É até complicado falar que este é um livro lindo, porque, bem, a história não é exatamente feliz, sabe. Diante da realidade dos personagens, algumas coisas são animadoras, como a amizade entre Palito e Emmy e o afeto da família dela com ele. Mas, no geral, a história é dolorida. Me senti com as mãos atadas , numa situação que eu só podia observar e lamentar. O que agrava esta sensação é saber que esta história não é tão ficcional quanto parece: muitas crianças e adolescentes passam pelas mesmas coisas dentro de casa e a gente só observa. Deve haver tanto barulho em meio ao silêncio, não? Como eu queria pegar este menino no colo e falar que está tudo bem, porque parece que é exatamente isso que falta.

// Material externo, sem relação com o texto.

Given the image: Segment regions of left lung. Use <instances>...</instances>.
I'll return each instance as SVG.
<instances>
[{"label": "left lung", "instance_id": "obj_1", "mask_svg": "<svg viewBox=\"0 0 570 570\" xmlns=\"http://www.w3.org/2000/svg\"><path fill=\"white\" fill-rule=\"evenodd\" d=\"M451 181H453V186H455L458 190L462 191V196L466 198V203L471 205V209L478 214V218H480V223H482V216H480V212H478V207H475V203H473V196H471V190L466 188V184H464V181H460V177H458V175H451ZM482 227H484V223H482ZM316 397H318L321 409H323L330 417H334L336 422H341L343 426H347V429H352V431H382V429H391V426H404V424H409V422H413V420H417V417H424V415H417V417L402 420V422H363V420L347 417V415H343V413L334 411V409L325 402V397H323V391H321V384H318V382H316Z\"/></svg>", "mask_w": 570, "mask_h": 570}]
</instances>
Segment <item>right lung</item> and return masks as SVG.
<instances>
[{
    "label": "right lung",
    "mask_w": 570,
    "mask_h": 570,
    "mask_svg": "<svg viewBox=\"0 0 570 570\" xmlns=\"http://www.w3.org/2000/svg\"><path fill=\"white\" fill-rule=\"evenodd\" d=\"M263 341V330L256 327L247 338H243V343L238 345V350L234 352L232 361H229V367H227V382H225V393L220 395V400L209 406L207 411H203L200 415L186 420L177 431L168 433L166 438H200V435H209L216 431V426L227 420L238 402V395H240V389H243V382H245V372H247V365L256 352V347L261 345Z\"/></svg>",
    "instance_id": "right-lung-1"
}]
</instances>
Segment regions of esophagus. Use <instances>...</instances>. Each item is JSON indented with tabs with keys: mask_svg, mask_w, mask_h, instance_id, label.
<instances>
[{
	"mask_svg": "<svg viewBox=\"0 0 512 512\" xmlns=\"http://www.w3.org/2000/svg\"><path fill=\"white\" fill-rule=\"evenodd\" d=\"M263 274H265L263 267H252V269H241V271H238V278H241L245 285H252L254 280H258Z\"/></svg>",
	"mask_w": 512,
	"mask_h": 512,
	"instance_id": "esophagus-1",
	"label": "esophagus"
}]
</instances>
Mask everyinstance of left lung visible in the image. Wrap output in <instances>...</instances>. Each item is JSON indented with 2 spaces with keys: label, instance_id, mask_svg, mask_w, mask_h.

Um beijo, uma porrada, um abraço. Coisas inéditas na vida de Palito - o garoto que está entrando na adolescência e tendo descobertas, experimentando coisas novas, sensações que o deixam constrangido, mas são inevitáveis. Tudo parece tão confuso, mas ele não tem com quem conversar sobre isso. Quem vai responder tantas perguntas? Há uma devoção entre os irmãos que é reconfortante. Bosten tem mais que aquele cuidado de irmão mais velho - ele suporta coisas que Palito nem imaginava -, ao mesmo tempo em que conta com o apoio do irmão - seja para se divertir ou guardar segredos.
"E a minha janelinha,
e o nosso jeito secreto de fugir,
e tudo o que Bosten e eu tivemos na vida foi um ao outro."
O livro é rodeado de símbolos - seja no acúmulo de habilidades do protagonista (tem que ler para entender do que ele é capaz) ou quando, algumas vezes, as falas são espaçadas assim e o texto é alinhado à direita. É o mundo pelos olhos e ouvido direito de Palito.
Como eu já esperava, a resenha não saiu como eu gostaria, mas não é assim que ficamos com livros que gostamos muito? Queremos falar tudo, mas não queremos estragar a história. Há tanto para se dizer, mas não dá pra colocar em palavras, entende? Este é o tipo de livro para ler uma vez e pensar sempre. Não por alguma possível lição que este possa passar, mas porque ficamos íntimos dos personagens - são como conhecidos nossos, alguém de quem ouvimos uma história e queremos encontrar novamente, nem que seja para saber se está tudo bem. Ou, no caso do Palito, se ele ainda usa a camisa da Sex Wax.
"E nada do que aconteceu conosco fazia sentido se eu não deixasse os verdadeiros monstros que nadavam em minha cabeça aflorarem e mostrarem seus dentes. E não há amor na minha casa, somente regras."